How is Miami?
Omk. I'm shitggaved om loincoln
Why did every guy I have ever slept with have to come into the library today?
You came into my room at 3am.. drunk.. and asked to do spanish homework together. Props for being a good student.
Drunk at a girls little league game. Hello summer.
Restaurants Roasting People Who Gave Them Negative Yelp Reviews (25 Pics)
There's a mirror laying face down next to me. A looooong full body mirror. By the looks of it it fell off the wall last night and was within centimeters of shattering on my head. Awesome.
you go from almost hooking up with the hottest guy at the party, to going home with your ex....how is that even mathematically possible
Now he's trying to use the tornado warnings as an excuse to get head.

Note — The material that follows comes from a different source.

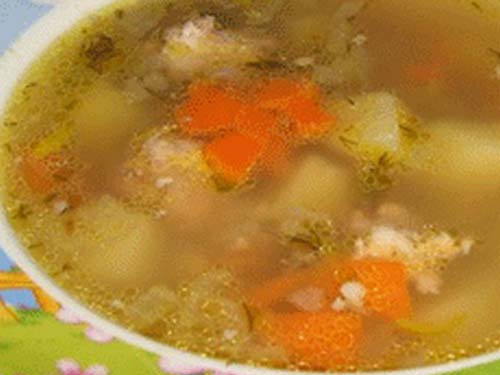 Как варить суп с гречкой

Yeah, b/c THAT'S the last taste I want in my mouth b4 I die...
I can't look at him without thinking about his cum face
Pretty sure he sprained my tongue. This is why you don't hook up with gingers.
Woman Posts Harassing DMs From Creep Online, Now He’s Upset Because People Told His Mom
A particularly funny moment you may have missed; you walked in to the basement to announce that whoever was cooking sausages had left them on the grill for Hella long, only to be told that you were in fact the person grilling. At which point you just said, "the sausages are done" and walked out
When she saw "buy condoms" on my to do list she figured out pretty quick we were breaking up.
I couldn't read the menu. I ordered the first thing I was able to read. Don't think I ate anything. Left $20 on the table.
I complemented his smile, he sends me a dick pic. Seriously?
I really need to stop turning to the BDSM dungeon masters of tinder whenever my heart hurts
they told me that it was glow in the dark and would make me magical. I was too drunk to say no. I woke up to a purple vagina.